Kids of Appetite Review

Image result for kids of appetiteTitle: Kids of Appetite
Author: David Arnold
Publication date: September 20th 2016
Publisher: Viking Books for Young Readers
Number of pages: 352
Genre: Young Adult, Contemporary

Goodreads synopsis:

Victor Benucci and Madeline Falco have a story to tell.
It begins with the death of Vic’s father.
It ends with the murder of Mad’s uncle.
The Hackensack Police Department would very much like to hear it.
But in order to tell their story, Vic and Mad must focus on all the chapters in between.
This is a story about:

  1. A coded mission to scatter ashes across New Jersey.
  2. The momentous nature of the Palisades in winter.
  3. One dormant submarine.
  4. Two songs about flowers.
  5. Being cool in the traditional sense.
  6. Sunsets & ice cream & orchards & graveyards.
  7. Simultaneous extreme opposites.
  8. A narrow escape from a war-torn country.
  9. A story collector.
  10. How to listen to someone who does not talk.
  11. Falling in love with a painting.
  12. Falling in love with a song.
  13. Falling in love. 


It took me a while to write this review. Honestly, I considered not even writing one at all, but I felt I had to since this book continuously has gotten good reviews, and mine disagreed. (Yep. Unpopular opinion, here it comes.)

The novel opens with Vic, an angsty teen with “insightful views” of the world, being interrogated by the police about a murder he may or may not have witnessed. Throughout the story, we are brought back to the interrogation room for supposed buildup which actually leads to no where, as I didn’t get excited about the murder as I probably should have due to lack of suspense.

Vic himself is one of the narrators, and he is an odd duck. For example, Vic compares success to being a “Super Racehorse,” and people who weren’t successful weren’t considered racehorses. They were just…people. Vic’s family situation is an interesting one, as his father died of cancer and his mother immediately gets engaged to an undesirable boyfriend who happens to have two goth twin children who hate Vic. Vic runs out on the engagement announcement and steals his dad’s ashes, apparently planning on spreading them across the universe. Vic’s mother makes no effort to chase after him, and even though he goes AWOL for a few days, we hear nothing from her.


This was honestly one of the most unbelievable parts of the story was the lack of authority figures. It’s even prevalent in the way the police officers are written in the interrogation scenes. I don’t view them as real adults, because to me they sound like angsty teens themselves. I know in YA novels it’s easy to fall under the trope of my-parents-don’t-care-about-me-I-hate-all-adults-angst but you need to give me a reason why. Why doesn’t Vic’s mother, a woman apparently very close to Vic before and a little after his dad’s death, feel any kind of connection to her son? It can’t just be because of Mr. Undesirable Boyfriend. No, the subtext that was needed for the reason adults were not being adult-y severely lacked.

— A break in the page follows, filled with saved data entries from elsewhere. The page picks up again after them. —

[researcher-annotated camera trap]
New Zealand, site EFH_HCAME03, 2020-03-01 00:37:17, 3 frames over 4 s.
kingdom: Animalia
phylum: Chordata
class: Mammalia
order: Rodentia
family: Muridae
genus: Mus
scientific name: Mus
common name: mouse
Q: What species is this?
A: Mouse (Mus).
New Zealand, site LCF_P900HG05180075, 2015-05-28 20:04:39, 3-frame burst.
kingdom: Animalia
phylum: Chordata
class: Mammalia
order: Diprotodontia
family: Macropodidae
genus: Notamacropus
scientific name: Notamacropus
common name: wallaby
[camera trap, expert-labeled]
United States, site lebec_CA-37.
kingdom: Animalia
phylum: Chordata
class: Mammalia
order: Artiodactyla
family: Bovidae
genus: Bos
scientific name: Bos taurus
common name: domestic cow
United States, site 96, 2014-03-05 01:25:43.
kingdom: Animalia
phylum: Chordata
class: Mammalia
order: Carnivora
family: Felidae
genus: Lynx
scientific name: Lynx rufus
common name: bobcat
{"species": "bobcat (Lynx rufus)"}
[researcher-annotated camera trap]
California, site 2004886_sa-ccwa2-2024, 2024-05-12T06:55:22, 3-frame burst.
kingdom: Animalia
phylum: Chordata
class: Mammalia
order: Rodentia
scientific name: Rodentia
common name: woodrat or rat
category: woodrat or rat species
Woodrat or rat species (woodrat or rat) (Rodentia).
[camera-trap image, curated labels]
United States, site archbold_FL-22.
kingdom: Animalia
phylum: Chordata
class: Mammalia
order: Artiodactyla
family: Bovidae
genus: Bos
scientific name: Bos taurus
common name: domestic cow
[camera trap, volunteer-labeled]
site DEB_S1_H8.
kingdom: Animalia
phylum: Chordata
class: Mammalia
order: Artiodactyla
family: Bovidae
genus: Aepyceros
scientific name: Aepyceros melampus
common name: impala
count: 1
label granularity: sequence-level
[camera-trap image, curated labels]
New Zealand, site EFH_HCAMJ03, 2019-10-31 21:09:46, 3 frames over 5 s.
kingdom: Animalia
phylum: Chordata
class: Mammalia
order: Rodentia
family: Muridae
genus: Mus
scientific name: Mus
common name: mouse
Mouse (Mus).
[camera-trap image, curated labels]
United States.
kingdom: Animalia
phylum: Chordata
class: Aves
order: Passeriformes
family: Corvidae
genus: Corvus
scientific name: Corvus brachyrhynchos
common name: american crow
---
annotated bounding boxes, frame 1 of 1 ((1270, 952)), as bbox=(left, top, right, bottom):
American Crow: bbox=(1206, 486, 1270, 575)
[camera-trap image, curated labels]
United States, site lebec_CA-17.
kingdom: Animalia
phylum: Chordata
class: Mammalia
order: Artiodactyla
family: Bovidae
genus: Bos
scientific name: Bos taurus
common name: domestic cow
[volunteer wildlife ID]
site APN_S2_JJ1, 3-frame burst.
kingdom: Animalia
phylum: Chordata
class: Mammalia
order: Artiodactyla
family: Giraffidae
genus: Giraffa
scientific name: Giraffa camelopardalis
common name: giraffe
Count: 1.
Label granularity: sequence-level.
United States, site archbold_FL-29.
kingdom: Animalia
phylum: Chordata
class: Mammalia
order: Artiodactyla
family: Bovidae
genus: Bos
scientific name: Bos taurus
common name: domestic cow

Meanwhile, the author tried too hard to mimic John Green or David Levithan and it backfired bigtime. Take a look at some of these excerpts.

The orchard reminded me of this: an old man’s youthful heart. -pg 103

I was about to ask what kind of kid carries around a change of clothes in their backpack when I realized I did, in fact, have my favorite sweatpants tucked away. –pg 102

But then Dad introduced me to Henri Matisse, an artist who believed each face had its own rhythm. -pg 24

Mad’s blond hair lashed around under that yellow knit cap, and in the white winter light, it looked like a fresh slice of lemon, or the tip of a sparkler at night. -pg 96

Still in the story, Vic pairs up with Mad and a group of her rebellious teen friends who have no parents and who live in an abandoned orchard/warehouse to generally have some Good Timesᵀᴹ. The group of friends includes a preteen girl, a teen who only speaks by snapping his fingers and jigging, the sort-of-parental leader who is fresh out of high school, and the love interest, Mad, who has a parent who also died of cancer. All of the characters seemed to be cliché stereotypes, and no background was really offered for any of them. This was about the time I stopped reading.

Honesty, this book seemed like a jumbled mess to me. I had high hopes, but it remains a DNF on my shelves.